Susan, Avi and Jimmy seeded cells again for Friday. BL21, Top10 and STBLE3 repeated in triplicate in 5mL LB and placed in SI overnight.
May 18
Performed cc procedure.
May 22
Made LB for Seeding procedure from 15.5g of solid LB to 500ml of water - x3.
Performed transformation of competent cells with pUC19 (Top 10 and Stble 3) and BL21 with PGFP and Amp antibiotic to validate their quality.
For the transformation procedure, used LB instead of S.O.C. Medium, due to its unavailability, then spread the cells on Agar gel plates with Amp and LB and placed in SI overnight.
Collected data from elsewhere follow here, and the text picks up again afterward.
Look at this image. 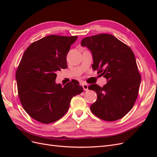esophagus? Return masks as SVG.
<instances>
[{
    "label": "esophagus",
    "mask_w": 157,
    "mask_h": 157,
    "mask_svg": "<svg viewBox=\"0 0 157 157\" xmlns=\"http://www.w3.org/2000/svg\"><path fill=\"white\" fill-rule=\"evenodd\" d=\"M82 86L84 91H87V90H88V85L86 83H82Z\"/></svg>",
    "instance_id": "1"
}]
</instances>
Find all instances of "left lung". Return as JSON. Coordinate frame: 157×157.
<instances>
[{
  "label": "left lung",
  "mask_w": 157,
  "mask_h": 157,
  "mask_svg": "<svg viewBox=\"0 0 157 157\" xmlns=\"http://www.w3.org/2000/svg\"><path fill=\"white\" fill-rule=\"evenodd\" d=\"M81 45L92 52L93 69L107 80L102 88L96 84L88 87L98 96L90 106L91 111L106 121L120 119L131 110L138 95L141 75L134 52L109 34L86 37Z\"/></svg>",
  "instance_id": "8db88e82"
}]
</instances>
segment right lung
Listing matches in <instances>:
<instances>
[{
    "instance_id": "right-lung-1",
    "label": "right lung",
    "mask_w": 157,
    "mask_h": 157,
    "mask_svg": "<svg viewBox=\"0 0 157 157\" xmlns=\"http://www.w3.org/2000/svg\"><path fill=\"white\" fill-rule=\"evenodd\" d=\"M77 36L49 35L28 47L19 64L16 79L23 108L33 119L54 122L67 112L72 98L82 93L77 80L62 86L56 83V72L67 66L71 45Z\"/></svg>"
}]
</instances>
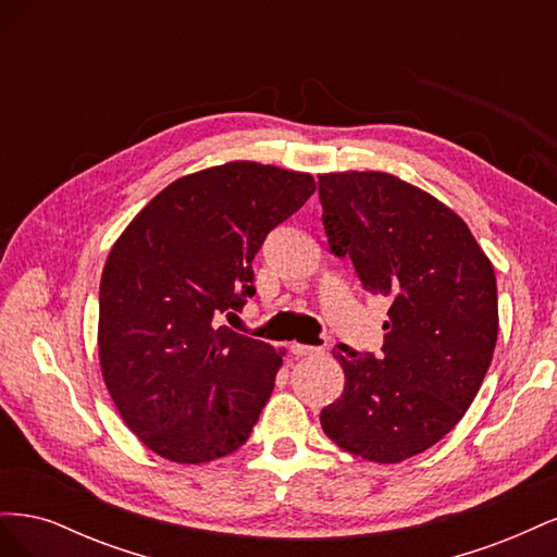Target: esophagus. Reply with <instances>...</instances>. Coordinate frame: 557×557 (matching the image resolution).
Here are the masks:
<instances>
[{
  "mask_svg": "<svg viewBox=\"0 0 557 557\" xmlns=\"http://www.w3.org/2000/svg\"><path fill=\"white\" fill-rule=\"evenodd\" d=\"M323 350L320 346H307V344H290V352L295 358H307V356H318Z\"/></svg>",
  "mask_w": 557,
  "mask_h": 557,
  "instance_id": "1",
  "label": "esophagus"
}]
</instances>
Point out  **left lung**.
Masks as SVG:
<instances>
[{"label":"left lung","instance_id":"obj_1","mask_svg":"<svg viewBox=\"0 0 557 557\" xmlns=\"http://www.w3.org/2000/svg\"><path fill=\"white\" fill-rule=\"evenodd\" d=\"M330 252L391 299L381 352L339 344L342 397L320 411L330 440L372 462L434 446L474 401L497 344V281L460 215L391 174L318 176Z\"/></svg>","mask_w":557,"mask_h":557}]
</instances>
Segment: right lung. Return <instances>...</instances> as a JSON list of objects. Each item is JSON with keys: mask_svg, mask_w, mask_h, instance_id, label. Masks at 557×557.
<instances>
[{"mask_svg": "<svg viewBox=\"0 0 557 557\" xmlns=\"http://www.w3.org/2000/svg\"><path fill=\"white\" fill-rule=\"evenodd\" d=\"M313 190L272 164L211 166L166 185L111 248L99 362L117 413L162 458H223L258 423L281 352L218 318L256 295L252 258Z\"/></svg>", "mask_w": 557, "mask_h": 557, "instance_id": "1", "label": "right lung"}]
</instances>
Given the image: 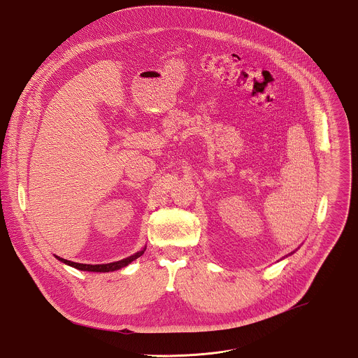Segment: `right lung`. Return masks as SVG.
<instances>
[{
    "mask_svg": "<svg viewBox=\"0 0 358 358\" xmlns=\"http://www.w3.org/2000/svg\"><path fill=\"white\" fill-rule=\"evenodd\" d=\"M144 250H145V248L144 249H141L140 252L138 253H135V255H132V256H129V257H127V259H122V260H120V262H114V263H109V264H95V266H92V264H82V263H75V262H71V260H65V259H62V257H58V256H55L59 262H62V263H65V264H68V266H71V267H75V268H78V270H80V271H92V273H109V271H115V270H120V268H122V267H125V266H128L129 263H132L134 260H136L138 257H140L143 253H144Z\"/></svg>",
    "mask_w": 358,
    "mask_h": 358,
    "instance_id": "right-lung-1",
    "label": "right lung"
}]
</instances>
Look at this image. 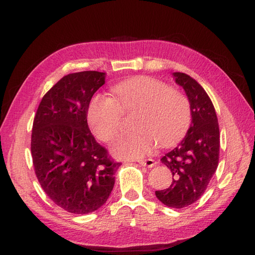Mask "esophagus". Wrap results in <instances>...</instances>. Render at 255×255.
<instances>
[{
    "label": "esophagus",
    "instance_id": "obj_1",
    "mask_svg": "<svg viewBox=\"0 0 255 255\" xmlns=\"http://www.w3.org/2000/svg\"><path fill=\"white\" fill-rule=\"evenodd\" d=\"M138 163L142 166H146V167H153L154 165H156V162L152 158H147V159H141V161H138Z\"/></svg>",
    "mask_w": 255,
    "mask_h": 255
}]
</instances>
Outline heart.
<instances>
[{
    "label": "heart",
    "instance_id": "b5f03b06",
    "mask_svg": "<svg viewBox=\"0 0 255 255\" xmlns=\"http://www.w3.org/2000/svg\"><path fill=\"white\" fill-rule=\"evenodd\" d=\"M114 100L97 94L88 109V123L96 137L113 140L120 131L122 114L137 111L134 131L117 139L112 151L118 157L140 158L162 146L177 143L191 124V106L188 98L165 82L150 77H134L112 88Z\"/></svg>",
    "mask_w": 255,
    "mask_h": 255
}]
</instances>
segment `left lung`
I'll use <instances>...</instances> for the list:
<instances>
[{
  "mask_svg": "<svg viewBox=\"0 0 255 255\" xmlns=\"http://www.w3.org/2000/svg\"><path fill=\"white\" fill-rule=\"evenodd\" d=\"M191 106V125L180 143L161 161L170 169L173 182L156 198L169 208L182 209L198 201L206 190L218 166L220 128L208 93L190 76L173 73Z\"/></svg>",
  "mask_w": 255,
  "mask_h": 255,
  "instance_id": "8db88e82",
  "label": "left lung"
}]
</instances>
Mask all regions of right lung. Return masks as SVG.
<instances>
[{"label":"right lung","mask_w":255,"mask_h":255,"mask_svg":"<svg viewBox=\"0 0 255 255\" xmlns=\"http://www.w3.org/2000/svg\"><path fill=\"white\" fill-rule=\"evenodd\" d=\"M105 77L93 70L64 76L45 93L34 116L35 175L47 197L74 214L94 212L108 201L121 166L96 141L87 122L89 104Z\"/></svg>","instance_id":"1"}]
</instances>
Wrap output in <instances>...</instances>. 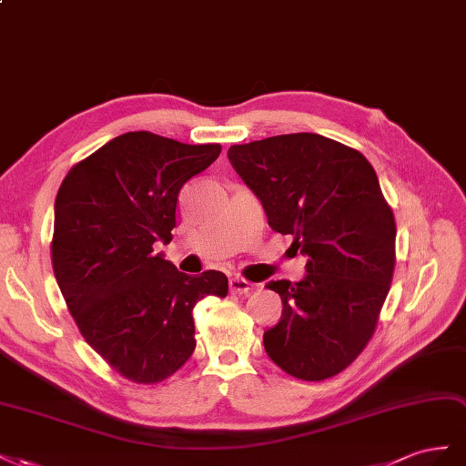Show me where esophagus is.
I'll use <instances>...</instances> for the list:
<instances>
[{
  "label": "esophagus",
  "mask_w": 466,
  "mask_h": 466,
  "mask_svg": "<svg viewBox=\"0 0 466 466\" xmlns=\"http://www.w3.org/2000/svg\"><path fill=\"white\" fill-rule=\"evenodd\" d=\"M251 289H254V285L246 281V279H242V277H232L230 279V290L234 292V295H248Z\"/></svg>",
  "instance_id": "1"
}]
</instances>
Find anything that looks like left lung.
I'll use <instances>...</instances> for the list:
<instances>
[{
	"label": "left lung",
	"instance_id": "obj_1",
	"mask_svg": "<svg viewBox=\"0 0 466 466\" xmlns=\"http://www.w3.org/2000/svg\"><path fill=\"white\" fill-rule=\"evenodd\" d=\"M228 159L271 228L309 256L302 281L265 285L283 300L265 351L302 380L341 373L375 334L396 263V222L373 166L314 132L234 144Z\"/></svg>",
	"mask_w": 466,
	"mask_h": 466
}]
</instances>
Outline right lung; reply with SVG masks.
<instances>
[{"label":"right lung","instance_id":"obj_1","mask_svg":"<svg viewBox=\"0 0 466 466\" xmlns=\"http://www.w3.org/2000/svg\"><path fill=\"white\" fill-rule=\"evenodd\" d=\"M220 144L127 132L77 162L55 203L52 269L84 339L118 375L156 384L195 351V304L228 295V277L177 271L156 254L171 242L179 189Z\"/></svg>","mask_w":466,"mask_h":466}]
</instances>
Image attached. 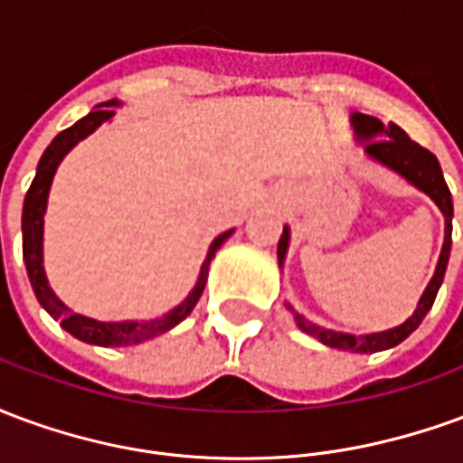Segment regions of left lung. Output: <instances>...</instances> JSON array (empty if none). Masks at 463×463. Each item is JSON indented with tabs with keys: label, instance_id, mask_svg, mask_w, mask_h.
I'll return each mask as SVG.
<instances>
[{
	"label": "left lung",
	"instance_id": "obj_1",
	"mask_svg": "<svg viewBox=\"0 0 463 463\" xmlns=\"http://www.w3.org/2000/svg\"><path fill=\"white\" fill-rule=\"evenodd\" d=\"M352 126H354V133H357L359 141H364V151L374 158V161L384 163L392 171L402 173L407 181H411L417 185L419 191H424L437 203L444 218H447V231H444V248H441V255H439V265L434 278L427 285V290L419 300L417 310L409 317L404 325H399L394 330L377 332V335H364V337H354V335H342V332L325 330L320 325H312L310 320H305L300 312H295L288 305V310L295 315V322L302 332H307L312 337H317L322 345L337 349H347V352H382V349L397 347L399 342H404L417 330L421 320L427 317V312L431 310V305L437 300V292L444 282V272H447L449 252H451V215H454V205H451V193H449V185L441 175V165H439L437 156L431 151H427L424 146H419L409 138L407 133L399 128L397 123H384L374 118V116L367 114H354L352 116ZM288 241H290V232L282 231L280 242H278V258H285V250H288Z\"/></svg>",
	"mask_w": 463,
	"mask_h": 463
}]
</instances>
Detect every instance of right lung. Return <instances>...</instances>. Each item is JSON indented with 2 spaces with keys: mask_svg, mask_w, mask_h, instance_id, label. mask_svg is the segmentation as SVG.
<instances>
[{
  "mask_svg": "<svg viewBox=\"0 0 463 463\" xmlns=\"http://www.w3.org/2000/svg\"><path fill=\"white\" fill-rule=\"evenodd\" d=\"M116 101H106V104L96 106L94 111L89 116H84L81 121H76L71 128H66L56 136L54 141L49 143V148L42 156V161L36 165V175L29 191H26L24 198V213H22V252H24L26 272H29V282L34 288L36 300L42 302L44 307L54 320L61 322L69 335H74L76 340L89 342V345H101V347H128V345H138V342L153 340L163 332H168L171 327H175L178 322L185 320L188 315L195 307V302L201 300L203 288H205V280H208V265H211L213 255L221 248L222 242L228 241V235L232 231L222 232L221 238H215L208 250V258L203 262L201 278H198V285L195 290L185 298V302H181L178 307H173L168 315H163L158 320L148 322H96L89 320L84 315H76L66 307L64 302L56 298L49 282H46L44 265H42V232H44V211H46V195H49V185H52V178H54L56 165L61 163L66 153L74 148L76 143L86 138L89 133L96 131L104 121H109L114 111L109 106H114Z\"/></svg>",
  "mask_w": 463,
  "mask_h": 463,
  "instance_id": "add662e5",
  "label": "right lung"
}]
</instances>
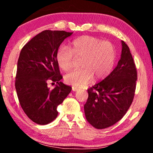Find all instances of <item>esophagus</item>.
Listing matches in <instances>:
<instances>
[{
    "mask_svg": "<svg viewBox=\"0 0 153 153\" xmlns=\"http://www.w3.org/2000/svg\"><path fill=\"white\" fill-rule=\"evenodd\" d=\"M72 90H73L74 92H76V91H77V90H79V89L77 88H76V87H72Z\"/></svg>",
    "mask_w": 153,
    "mask_h": 153,
    "instance_id": "esophagus-1",
    "label": "esophagus"
}]
</instances>
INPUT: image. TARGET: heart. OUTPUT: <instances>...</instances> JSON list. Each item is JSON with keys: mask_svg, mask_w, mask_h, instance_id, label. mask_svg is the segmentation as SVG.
<instances>
[{"mask_svg": "<svg viewBox=\"0 0 153 153\" xmlns=\"http://www.w3.org/2000/svg\"><path fill=\"white\" fill-rule=\"evenodd\" d=\"M81 59L82 69L69 72L65 76V82L81 88L96 80L105 78L112 70L116 58L115 46L108 41L90 36H81L72 42L68 48L61 46L56 53L58 65L68 71L74 65V58Z\"/></svg>", "mask_w": 153, "mask_h": 153, "instance_id": "b5f03b06", "label": "heart"}]
</instances>
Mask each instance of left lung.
<instances>
[{
    "label": "left lung",
    "instance_id": "left-lung-1",
    "mask_svg": "<svg viewBox=\"0 0 153 153\" xmlns=\"http://www.w3.org/2000/svg\"><path fill=\"white\" fill-rule=\"evenodd\" d=\"M121 58L113 71L88 90L84 105L86 120L97 129H105L121 120L133 101L137 71L128 46L121 41Z\"/></svg>",
    "mask_w": 153,
    "mask_h": 153
}]
</instances>
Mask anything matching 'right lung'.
Instances as JSON below:
<instances>
[{
	"label": "right lung",
	"mask_w": 153,
	"mask_h": 153,
	"mask_svg": "<svg viewBox=\"0 0 153 153\" xmlns=\"http://www.w3.org/2000/svg\"><path fill=\"white\" fill-rule=\"evenodd\" d=\"M71 32L45 30L34 36L20 52L15 77V89L20 105L31 120L40 125L57 117L56 108L71 91L60 82L62 76L56 60L61 43ZM56 83L50 89L47 82Z\"/></svg>",
	"instance_id": "right-lung-1"
}]
</instances>
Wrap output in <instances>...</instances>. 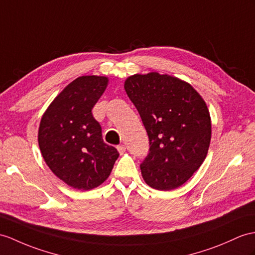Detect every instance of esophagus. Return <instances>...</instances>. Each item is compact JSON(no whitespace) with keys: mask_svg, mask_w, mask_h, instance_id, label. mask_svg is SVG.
<instances>
[{"mask_svg":"<svg viewBox=\"0 0 255 255\" xmlns=\"http://www.w3.org/2000/svg\"><path fill=\"white\" fill-rule=\"evenodd\" d=\"M117 148H118V151H119L121 154L122 153H124V152H126V146H124L123 144H121V145H119V146H117Z\"/></svg>","mask_w":255,"mask_h":255,"instance_id":"esophagus-1","label":"esophagus"}]
</instances>
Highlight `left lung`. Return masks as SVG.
I'll return each instance as SVG.
<instances>
[{"label": "left lung", "instance_id": "left-lung-1", "mask_svg": "<svg viewBox=\"0 0 255 255\" xmlns=\"http://www.w3.org/2000/svg\"><path fill=\"white\" fill-rule=\"evenodd\" d=\"M149 138V153L140 163L150 187L171 190L199 169L211 140L206 103L188 83L150 72L134 74L124 83Z\"/></svg>", "mask_w": 255, "mask_h": 255}]
</instances>
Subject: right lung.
<instances>
[{"label": "right lung", "mask_w": 255, "mask_h": 255, "mask_svg": "<svg viewBox=\"0 0 255 255\" xmlns=\"http://www.w3.org/2000/svg\"><path fill=\"white\" fill-rule=\"evenodd\" d=\"M108 84L106 77L83 76L67 85L43 115L39 146L46 164L67 185L90 190L104 183L119 152L104 142L92 109Z\"/></svg>", "instance_id": "right-lung-1"}]
</instances>
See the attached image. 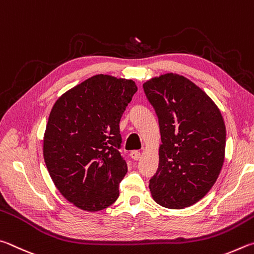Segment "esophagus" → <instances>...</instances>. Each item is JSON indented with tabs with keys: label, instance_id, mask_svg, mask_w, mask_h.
Wrapping results in <instances>:
<instances>
[{
	"label": "esophagus",
	"instance_id": "esophagus-1",
	"mask_svg": "<svg viewBox=\"0 0 254 254\" xmlns=\"http://www.w3.org/2000/svg\"><path fill=\"white\" fill-rule=\"evenodd\" d=\"M129 155H130V157L134 159V161H138V159L140 158V152H138V150H132Z\"/></svg>",
	"mask_w": 254,
	"mask_h": 254
}]
</instances>
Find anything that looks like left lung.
I'll return each instance as SVG.
<instances>
[{
	"label": "left lung",
	"instance_id": "8db88e82",
	"mask_svg": "<svg viewBox=\"0 0 254 254\" xmlns=\"http://www.w3.org/2000/svg\"><path fill=\"white\" fill-rule=\"evenodd\" d=\"M143 88L158 117L162 139L150 193L164 207L193 205L212 189L223 166L226 131L221 111L183 75L162 74Z\"/></svg>",
	"mask_w": 254,
	"mask_h": 254
}]
</instances>
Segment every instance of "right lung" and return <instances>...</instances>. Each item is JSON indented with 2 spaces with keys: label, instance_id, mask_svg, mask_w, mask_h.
Returning <instances> with one entry per match:
<instances>
[{
  "label": "right lung",
  "instance_id": "obj_1",
  "mask_svg": "<svg viewBox=\"0 0 254 254\" xmlns=\"http://www.w3.org/2000/svg\"><path fill=\"white\" fill-rule=\"evenodd\" d=\"M137 91L132 80L97 74L53 105L43 157L56 188L83 211L97 212L119 196L127 164L119 152L120 118Z\"/></svg>",
  "mask_w": 254,
  "mask_h": 254
}]
</instances>
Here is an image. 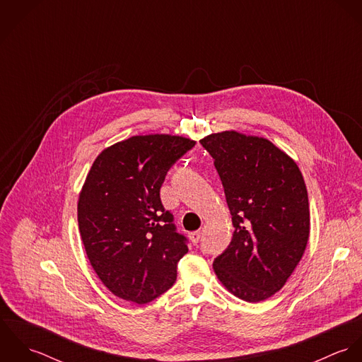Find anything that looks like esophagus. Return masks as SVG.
Returning a JSON list of instances; mask_svg holds the SVG:
<instances>
[{"instance_id": "1", "label": "esophagus", "mask_w": 362, "mask_h": 362, "mask_svg": "<svg viewBox=\"0 0 362 362\" xmlns=\"http://www.w3.org/2000/svg\"><path fill=\"white\" fill-rule=\"evenodd\" d=\"M189 240L192 244H198L199 240H201V231H194V233H189Z\"/></svg>"}]
</instances>
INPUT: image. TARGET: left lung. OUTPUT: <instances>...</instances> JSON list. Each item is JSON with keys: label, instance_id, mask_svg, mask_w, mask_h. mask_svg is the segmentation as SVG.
Returning <instances> with one entry per match:
<instances>
[{"label": "left lung", "instance_id": "8db88e82", "mask_svg": "<svg viewBox=\"0 0 362 362\" xmlns=\"http://www.w3.org/2000/svg\"><path fill=\"white\" fill-rule=\"evenodd\" d=\"M234 234L213 269L235 297L259 303L281 290L310 238V204L297 163L259 136L237 131L207 135Z\"/></svg>", "mask_w": 362, "mask_h": 362}]
</instances>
Made some additional Agar gel plates with Amp, which were kept in the freezer for future use.
May 23
Test transformation results
BL21
30s / 2 min Heat Shock
20 µl = 0 cells / many cells
75 µl = 0 cells / many cells
Top 10
30s / 2 min Heat Shock
20 µl = many cells / many cells
75 µl = many cells / many cells
Stable 3
30s / 2 min Heat Shock
20 µl = ~ 30 cells / 7 cells
75 µl = ~ 30 cells / 3 cells
Then performed transformation using Top 10 cells. Added biobrick (10M well) with Kan - (200µl & 50µl) and RSE with Amp (100µl & 20µl). Left in incubator overnight at 37C.